[Saved entries]
--- START ---
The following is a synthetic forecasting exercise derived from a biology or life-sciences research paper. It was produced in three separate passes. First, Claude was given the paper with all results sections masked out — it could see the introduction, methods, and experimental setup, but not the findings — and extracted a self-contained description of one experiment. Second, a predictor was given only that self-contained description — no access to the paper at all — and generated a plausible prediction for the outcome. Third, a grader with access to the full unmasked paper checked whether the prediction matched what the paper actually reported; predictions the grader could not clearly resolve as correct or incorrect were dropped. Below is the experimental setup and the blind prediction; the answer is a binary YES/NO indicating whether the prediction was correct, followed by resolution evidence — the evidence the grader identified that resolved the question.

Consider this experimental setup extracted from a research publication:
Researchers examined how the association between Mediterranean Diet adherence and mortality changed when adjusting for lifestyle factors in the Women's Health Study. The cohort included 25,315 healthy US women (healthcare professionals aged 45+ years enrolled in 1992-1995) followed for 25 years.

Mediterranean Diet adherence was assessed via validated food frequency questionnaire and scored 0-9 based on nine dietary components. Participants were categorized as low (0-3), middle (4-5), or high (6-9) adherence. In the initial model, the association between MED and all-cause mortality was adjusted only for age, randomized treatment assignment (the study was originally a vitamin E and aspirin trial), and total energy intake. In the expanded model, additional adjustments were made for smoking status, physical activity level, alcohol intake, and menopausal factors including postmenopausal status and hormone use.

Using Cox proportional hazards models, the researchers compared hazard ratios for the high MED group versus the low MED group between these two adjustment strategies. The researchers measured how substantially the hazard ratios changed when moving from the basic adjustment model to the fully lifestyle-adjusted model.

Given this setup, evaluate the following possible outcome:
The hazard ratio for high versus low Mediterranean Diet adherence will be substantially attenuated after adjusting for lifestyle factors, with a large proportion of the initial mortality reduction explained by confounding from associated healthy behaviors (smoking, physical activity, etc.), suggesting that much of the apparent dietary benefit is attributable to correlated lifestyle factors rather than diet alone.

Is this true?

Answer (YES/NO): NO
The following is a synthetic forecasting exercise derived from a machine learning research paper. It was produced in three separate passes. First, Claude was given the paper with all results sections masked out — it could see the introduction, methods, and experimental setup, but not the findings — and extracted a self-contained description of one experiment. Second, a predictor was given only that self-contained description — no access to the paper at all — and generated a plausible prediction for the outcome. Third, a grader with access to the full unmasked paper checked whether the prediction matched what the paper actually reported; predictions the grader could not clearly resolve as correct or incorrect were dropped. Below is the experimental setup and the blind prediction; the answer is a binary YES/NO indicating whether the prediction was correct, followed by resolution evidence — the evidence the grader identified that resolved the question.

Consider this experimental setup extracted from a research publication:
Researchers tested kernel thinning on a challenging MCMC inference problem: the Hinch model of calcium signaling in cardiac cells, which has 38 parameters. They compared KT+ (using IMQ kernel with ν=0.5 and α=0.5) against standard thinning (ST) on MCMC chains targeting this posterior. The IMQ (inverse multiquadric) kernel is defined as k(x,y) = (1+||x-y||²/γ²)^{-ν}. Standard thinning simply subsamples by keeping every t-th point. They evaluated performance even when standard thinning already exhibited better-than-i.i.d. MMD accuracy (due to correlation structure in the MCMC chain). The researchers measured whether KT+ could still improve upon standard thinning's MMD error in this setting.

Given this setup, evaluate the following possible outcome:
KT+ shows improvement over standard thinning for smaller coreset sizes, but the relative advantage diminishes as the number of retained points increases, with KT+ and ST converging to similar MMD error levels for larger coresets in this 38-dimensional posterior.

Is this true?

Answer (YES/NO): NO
--- END ---
--- START ---
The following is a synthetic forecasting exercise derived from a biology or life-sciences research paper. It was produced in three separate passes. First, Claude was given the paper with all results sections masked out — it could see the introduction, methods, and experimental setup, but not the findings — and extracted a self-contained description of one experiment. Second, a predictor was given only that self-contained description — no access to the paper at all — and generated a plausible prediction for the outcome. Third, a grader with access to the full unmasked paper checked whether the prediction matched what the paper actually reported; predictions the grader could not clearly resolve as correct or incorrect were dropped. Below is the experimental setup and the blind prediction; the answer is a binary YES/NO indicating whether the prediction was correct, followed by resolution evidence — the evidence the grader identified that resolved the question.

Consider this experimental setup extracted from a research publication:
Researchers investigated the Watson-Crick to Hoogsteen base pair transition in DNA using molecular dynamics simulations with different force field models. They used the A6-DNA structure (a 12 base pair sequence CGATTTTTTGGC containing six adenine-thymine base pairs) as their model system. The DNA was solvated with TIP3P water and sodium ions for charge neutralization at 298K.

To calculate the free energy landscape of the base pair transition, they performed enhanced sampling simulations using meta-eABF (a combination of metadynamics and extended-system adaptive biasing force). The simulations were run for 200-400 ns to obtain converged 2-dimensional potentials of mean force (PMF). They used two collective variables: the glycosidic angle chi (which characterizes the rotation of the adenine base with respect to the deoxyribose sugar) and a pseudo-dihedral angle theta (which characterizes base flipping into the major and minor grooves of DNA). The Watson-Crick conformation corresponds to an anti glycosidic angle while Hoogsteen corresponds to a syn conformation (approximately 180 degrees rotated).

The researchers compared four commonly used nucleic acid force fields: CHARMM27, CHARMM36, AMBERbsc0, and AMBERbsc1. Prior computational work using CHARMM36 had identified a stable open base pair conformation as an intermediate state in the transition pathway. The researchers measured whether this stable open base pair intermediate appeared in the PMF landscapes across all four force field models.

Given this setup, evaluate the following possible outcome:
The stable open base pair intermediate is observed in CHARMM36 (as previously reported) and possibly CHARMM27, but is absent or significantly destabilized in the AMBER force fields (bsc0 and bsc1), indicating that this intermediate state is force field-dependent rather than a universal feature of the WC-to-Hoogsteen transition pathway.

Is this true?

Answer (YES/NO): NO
--- END ---
Filter the records down to the lines containing the word "adjusted", and copy those.

Mediterranean Diet adherence was assessed via validated food frequency questionnaire and scored 0-9 based on nine dietary components. Participants were categorized as low (0-3), middle (4-5), or high (6-9) adherence. In the initial model, the association between MED and all-cause mortality was adjusted only for age, randomized treatment assignment (the study was originally a vitamin E and aspirin trial), and total energy intake. In the expanded model, additional adjustments were made for smoking status, physical activity level, alcohol intake, and menopausal factors including postmenopausal status and hormone use.
Using Cox proportional hazards models, the researchers compared hazard ratios for the high MED group versus the low MED group between these two adjustment strategies. The researchers measured how substantially the hazard ratios changed when moving from the basic adjustment model to the fully lifestyle-adjusted model.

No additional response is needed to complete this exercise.